WHAT THIS EXERCISE ASKS:
a - In the text about cricketer Vic Jackson, who brought Jackson over to Britain?
b - Carry on the text about cricketer Vic Jackson from the point where it stops.

EXCERPTED TEXT:

-=-=-=-=-

Personal information
- Full name: Victor Edward Jackson
- Born: 25 October 1916 Woollahra, New South Wales, Australia
- Died: 30 January 1965 (aged 48) near Manildra, New South Wales, Australia
- Batting: Right-handed
- Bowling: Right-arm off-break Right-arm medium

Domestic team information
- 1936/37–1940/41: New South Wales
- 1938–1956: Leicestershire
- debut: 30 October 1936 New South Wales v Queensland
- Last: 10 September 1958 Commonwealth XI v England XI

Career statistics
| Competition | First-class |
| Matches | 354 |
| Runs scored | 15,698 |
| Batting average | 28.43 |
| 100s/50s | 21/73 |
| Top score | 170 |
| Balls bowled | 64,389 |
| Wickets | 965 |
| Bowling average | 24.74 |
| 5 wickets in innings | 43 |
| 10 wickets in match | 7 |
| Best bowling | 8/43 |
| Catches/stumpings | 254/– |
- Source: Cricinfo, 1 July 2024

= Vic Jackson =

Victor Edward Jackson (25 October 1916 – 30 January 1965) was an Australian first-class cricketer who played for New South Wales and Leicestershire County Cricket Club.

== From Australia to Cahn's XI ==

Jackson made his first-class debut during the 1936–37 Sheffield Shield season with New South Wales. He was brought over to Britain by Sir Julien Cahn who raised a powerful private side based at his home at Stanford Hall. Along with Jack Walsh, Jackson played non-championship matches with Leicestershire against the Australian side. He played against Oxford University the following year. He played frequently for Cahn's XI in non-first-class matches but played against Glamorgan and on tour against New Zealand (1938–39) in first-class matches. He returned to Australian to appear in eight matches during the 1940–41 season, including one in the DG Bradman's XI v VY Richardson's XI testimonial game.

-=-=-=-=-

DATA FOR REVIEW:
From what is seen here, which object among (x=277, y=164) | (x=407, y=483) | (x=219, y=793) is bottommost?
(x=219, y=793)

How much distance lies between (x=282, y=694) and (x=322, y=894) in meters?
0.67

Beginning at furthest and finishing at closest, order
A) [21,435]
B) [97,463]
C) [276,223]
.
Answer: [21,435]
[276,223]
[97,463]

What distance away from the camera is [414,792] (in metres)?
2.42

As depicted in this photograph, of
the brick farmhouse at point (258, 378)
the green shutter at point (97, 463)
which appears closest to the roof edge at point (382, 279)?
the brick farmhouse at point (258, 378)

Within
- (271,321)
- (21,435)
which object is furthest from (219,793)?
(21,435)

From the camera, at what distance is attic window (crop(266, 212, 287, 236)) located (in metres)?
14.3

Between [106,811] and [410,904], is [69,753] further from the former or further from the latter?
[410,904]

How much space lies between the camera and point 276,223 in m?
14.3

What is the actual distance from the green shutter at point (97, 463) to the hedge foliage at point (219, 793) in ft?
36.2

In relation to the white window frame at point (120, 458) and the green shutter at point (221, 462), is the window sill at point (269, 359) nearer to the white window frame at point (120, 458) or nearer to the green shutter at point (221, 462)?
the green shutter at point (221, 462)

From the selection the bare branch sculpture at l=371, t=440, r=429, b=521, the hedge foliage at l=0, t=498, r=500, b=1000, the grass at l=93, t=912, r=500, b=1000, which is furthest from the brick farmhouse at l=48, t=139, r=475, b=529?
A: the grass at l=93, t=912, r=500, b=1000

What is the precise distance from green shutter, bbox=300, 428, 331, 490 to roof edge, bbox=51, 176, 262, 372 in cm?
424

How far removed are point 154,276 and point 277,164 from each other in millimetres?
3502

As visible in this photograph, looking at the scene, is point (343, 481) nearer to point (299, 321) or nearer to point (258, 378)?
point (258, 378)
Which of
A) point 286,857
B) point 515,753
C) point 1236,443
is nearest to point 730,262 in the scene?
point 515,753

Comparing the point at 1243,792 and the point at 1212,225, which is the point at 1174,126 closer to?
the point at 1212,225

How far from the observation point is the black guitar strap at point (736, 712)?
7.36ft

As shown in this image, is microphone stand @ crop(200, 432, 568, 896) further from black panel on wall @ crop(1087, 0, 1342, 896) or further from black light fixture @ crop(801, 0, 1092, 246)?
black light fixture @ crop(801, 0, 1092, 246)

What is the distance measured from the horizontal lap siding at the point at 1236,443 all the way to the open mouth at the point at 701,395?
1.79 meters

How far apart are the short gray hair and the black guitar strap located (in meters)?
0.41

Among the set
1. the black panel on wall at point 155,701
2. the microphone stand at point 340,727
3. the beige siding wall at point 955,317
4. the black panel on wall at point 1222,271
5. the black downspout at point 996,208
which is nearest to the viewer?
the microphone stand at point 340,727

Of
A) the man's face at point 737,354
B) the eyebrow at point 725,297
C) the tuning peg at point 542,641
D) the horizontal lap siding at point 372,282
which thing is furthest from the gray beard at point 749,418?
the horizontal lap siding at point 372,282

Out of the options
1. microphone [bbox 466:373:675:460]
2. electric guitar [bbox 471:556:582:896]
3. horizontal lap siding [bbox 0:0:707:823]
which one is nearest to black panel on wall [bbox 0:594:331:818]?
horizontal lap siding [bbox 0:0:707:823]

-=-=-=-=-

TASK-BY-TASK ANSWERS:
a - Sir Julien Cahn brought him over.

b -
== County cricket ==
After World War II, Jackson returned to England make his Championship debut in 1946 County season. He took 88 wickets at 21.90 and passed 1000 runs.

Jackson was prominent all-rounder, bowling off-breaks at a brisk pace with a rather low arm that meant that he sometimes bowled a slow looping delivery. He played with Leicestershire until 1956, scoring 14,379 runs and taking 930 wickets. His career-best figures of 8 for 43 were taken against Glamorgan in his final season. With the bat he scored 21 hundreds, scoring 170 against Northamptonshire in 1948 as his best. He passed a thousand runs eleven times and took 112 wickets in 1955 to complete the double. He took over ninety wickets on three occasions.

== League cricket ==
Jackson played as the professional for Rawtenstall in the Lancashire League in 1957 and 1958, also making two final first-class appearances in the Torquay Festival. In the last, he captained a Commonwealth XI against an England XI.

== Death ==
Jackson was killed in a traffic accident near a level crossing in New South Wales in 1965, aged 48.